What you need to do ->
• a. In the passage about the Moʻomomi preserve, which endangered bee species is known only from there?
• b. Pick up the passage on the Moʻomomi preserve after its final sentence and continue it.

Selected text ->
*** Begin section ***
Moʻomomi is a Nature Conservancy preserve located on the northwestern shore of Molokaʻi in Hawaii. It was established in 1988. This area is dry and hot, primarily denuded of soil due to overgrazing and poor land use practices over the last 150 years.

Moʻomomi preserve protects some of the very last intact coastal shrublands in Hawaii. The Moʻomomi preserve contains sand dunes, lithified sand formations, rare endemic Hawaiian coastal plant species, nesting seabirds and green sea turtles (Chelonia mydas), and the occasional Hawaiian monk seal (Monachus schauinslandi). An endangered bee species, Hylaeus hilaris, is only known from here.
*** End section ***
Material shown ->
*** Begin section ***
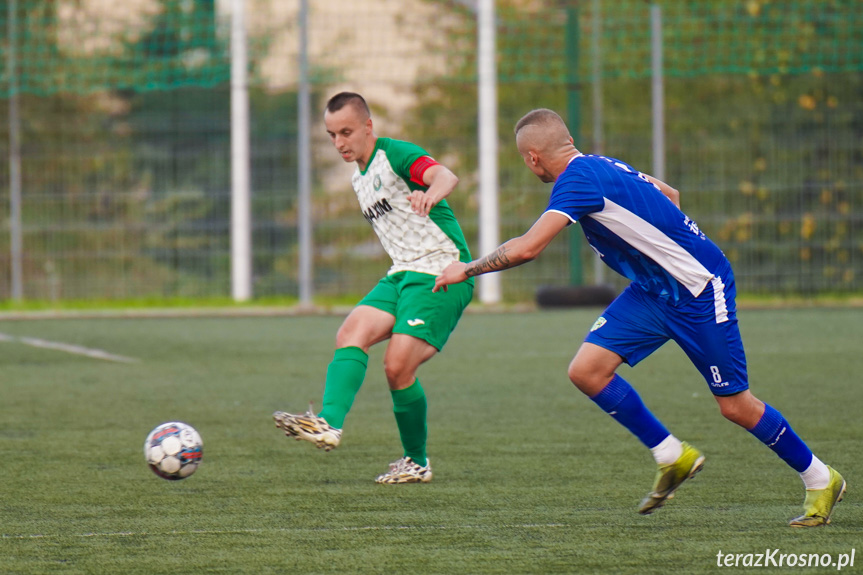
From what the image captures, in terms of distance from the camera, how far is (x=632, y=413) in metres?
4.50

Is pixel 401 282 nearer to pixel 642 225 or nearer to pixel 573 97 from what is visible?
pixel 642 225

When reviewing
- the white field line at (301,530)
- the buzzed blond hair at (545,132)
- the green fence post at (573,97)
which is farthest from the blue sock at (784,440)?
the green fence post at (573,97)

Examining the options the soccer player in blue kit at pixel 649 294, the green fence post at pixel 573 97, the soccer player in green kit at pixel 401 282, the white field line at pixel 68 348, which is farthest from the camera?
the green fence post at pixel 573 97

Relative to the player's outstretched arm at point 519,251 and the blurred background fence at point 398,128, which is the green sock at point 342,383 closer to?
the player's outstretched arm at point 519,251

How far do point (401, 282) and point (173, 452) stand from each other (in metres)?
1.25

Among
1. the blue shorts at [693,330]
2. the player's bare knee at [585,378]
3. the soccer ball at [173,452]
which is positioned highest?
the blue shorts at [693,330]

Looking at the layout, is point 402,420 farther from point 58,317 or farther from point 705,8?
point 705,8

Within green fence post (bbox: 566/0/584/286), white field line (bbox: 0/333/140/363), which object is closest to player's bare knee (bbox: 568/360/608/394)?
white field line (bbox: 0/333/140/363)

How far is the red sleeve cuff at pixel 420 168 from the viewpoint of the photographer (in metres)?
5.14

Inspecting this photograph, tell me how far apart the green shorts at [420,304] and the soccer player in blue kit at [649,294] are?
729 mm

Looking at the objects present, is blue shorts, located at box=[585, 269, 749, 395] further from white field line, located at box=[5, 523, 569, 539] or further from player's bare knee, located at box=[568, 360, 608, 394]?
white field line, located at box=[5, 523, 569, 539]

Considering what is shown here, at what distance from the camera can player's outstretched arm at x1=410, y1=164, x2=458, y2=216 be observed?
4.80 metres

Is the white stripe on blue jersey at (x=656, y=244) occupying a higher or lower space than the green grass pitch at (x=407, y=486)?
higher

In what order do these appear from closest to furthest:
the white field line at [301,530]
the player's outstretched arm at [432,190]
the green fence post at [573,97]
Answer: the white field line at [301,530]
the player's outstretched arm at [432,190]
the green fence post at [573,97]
*** End section ***
Task answers ->
• a. Hylaeus hilaris.

• b.
Within the preserve, over 22 native plant species can be found including ʻakoko (Euphorbia skottsbergii), nehe (Lipochaeta integrifolia), Tetramolopium rockii, hinahina kū kahakai (Heliotropium anomalum var. argenteum), kolokolo kahakai (Vitex rotundifolia), pōhuehue (Ipomoea pes-caprae brasiliensis), pāʻūohiʻiaka (Jacquemontia ovalifolia sandwicensis), naupaka (Scaevola spp.), ʻenaʻena (Pseudognaphalium sandwicensium var. molokaiense), and many others. Access to Moʻomoni Preserve is available during Nature Conservancy guided tours.